### SELECTED EXCERPT
◇ ◇ ◇ ◇ ◇ ◇ ◇

You can find the listing of the bots here. 

The build rules and match rules are here. 

Of notable interest given some of the controversies the last few seasons was this:

7.62: A Robot is considered Responsive if it can display some kind of noticeable translational or rotational
movement on the Arena Floor. *The Robot can use any combination of mobility and/or weapon systems for
the movement, and the direction of movement does not have to be controllable.*
A whole-body spinner-type Robot that can only spin its shell and not noticeably change its position on the
Arena Floor will be considered to be non-Responsive.
If the Referees determine that a Robot is not Responsive, they will perform a 20-count. If, at the end of the
count, the Robot is not able to move as described above, the Robot will be declared Incapacitated, and the
competing Robot will be deemed the winner by KnockOut.
Referees have the option of terminating a count early if a Robot or Multi-Bot is non-Responsive and in their
opinion will not recover.

◇ ◇ ◇ ◇ ◇ ◇ ◇

### DATA SHOWN
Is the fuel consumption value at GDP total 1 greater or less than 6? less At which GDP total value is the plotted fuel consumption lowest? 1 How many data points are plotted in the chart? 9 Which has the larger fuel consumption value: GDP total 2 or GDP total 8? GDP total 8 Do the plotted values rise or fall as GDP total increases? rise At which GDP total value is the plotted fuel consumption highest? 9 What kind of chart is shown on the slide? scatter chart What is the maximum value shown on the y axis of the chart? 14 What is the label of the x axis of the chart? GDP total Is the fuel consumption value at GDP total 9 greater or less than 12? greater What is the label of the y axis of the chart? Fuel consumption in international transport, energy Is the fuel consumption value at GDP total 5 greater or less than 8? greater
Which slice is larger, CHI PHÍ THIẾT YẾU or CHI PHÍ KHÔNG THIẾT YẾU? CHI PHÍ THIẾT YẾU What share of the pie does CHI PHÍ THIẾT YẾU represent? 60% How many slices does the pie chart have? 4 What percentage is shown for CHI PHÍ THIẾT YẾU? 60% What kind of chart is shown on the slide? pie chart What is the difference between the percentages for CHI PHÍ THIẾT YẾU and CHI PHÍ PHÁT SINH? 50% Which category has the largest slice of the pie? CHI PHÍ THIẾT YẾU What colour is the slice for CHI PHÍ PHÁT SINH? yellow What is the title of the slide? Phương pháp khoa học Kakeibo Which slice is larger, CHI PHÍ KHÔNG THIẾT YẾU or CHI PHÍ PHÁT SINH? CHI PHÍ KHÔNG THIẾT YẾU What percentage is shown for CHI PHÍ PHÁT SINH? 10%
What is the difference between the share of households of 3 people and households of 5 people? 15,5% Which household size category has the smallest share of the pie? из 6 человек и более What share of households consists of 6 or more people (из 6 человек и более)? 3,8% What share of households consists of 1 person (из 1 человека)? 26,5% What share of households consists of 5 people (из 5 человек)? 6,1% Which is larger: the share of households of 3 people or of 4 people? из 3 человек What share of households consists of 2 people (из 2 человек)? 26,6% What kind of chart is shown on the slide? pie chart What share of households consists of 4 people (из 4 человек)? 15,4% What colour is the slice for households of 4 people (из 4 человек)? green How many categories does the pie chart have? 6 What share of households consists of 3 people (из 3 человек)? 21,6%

◇ ◇ ◇ ◇ ◇ ◇ ◇

### TASKS TO PERFORM
1. From rule 7.62 in the robot combat rules excerpt, list every capitalized term, leaving out words capitalized only because they begin a sentence.
2. Answer the following from the robot combat rules excerpt:
(a) What kind of count do the Referees perform when a Robot is not Responsive?
(b) How is a whole-body spinner that can only spin its shell classified?
(c) Does the direction of movement have to be controllable?
3. Carry on the robot combat rules excerpt after its final sentence.
The listing has no connection to the robot combat rules excerpt.

### RESULTS OF THE EXERCISE
1. Robot, Responsive, Arena Floor, Referees, Incapacitated, KnockOut, Multi-Bot

2.
(a) A 20-count.
(b) As non-Responsive.
(c) No.

3.
Note that as written the marked part appears to indicate that ANY horizontal movement by a bot means it can't be counted out. This fixes one of the big complaints with matches.

----------


## animorte

> So, Battlebots has a new season starting this Thursday.


Thanks for the breakdown of bots!  :Small Big Grin: 

I haven't been able to keep up with this in a long time, just periodic updates. I'll be attempting to maintain better in the future.

----------


## Enceladus

Same here. Thanks Animorte!

----------


## pendell

This looks good. I can't follow as closely as I have in previous seasons because I have other commitments, but I'll be delighted to read about it here! 

Shame about Ray and his surgeries. I hope he recovers! 

Respectfully, 

Brian P.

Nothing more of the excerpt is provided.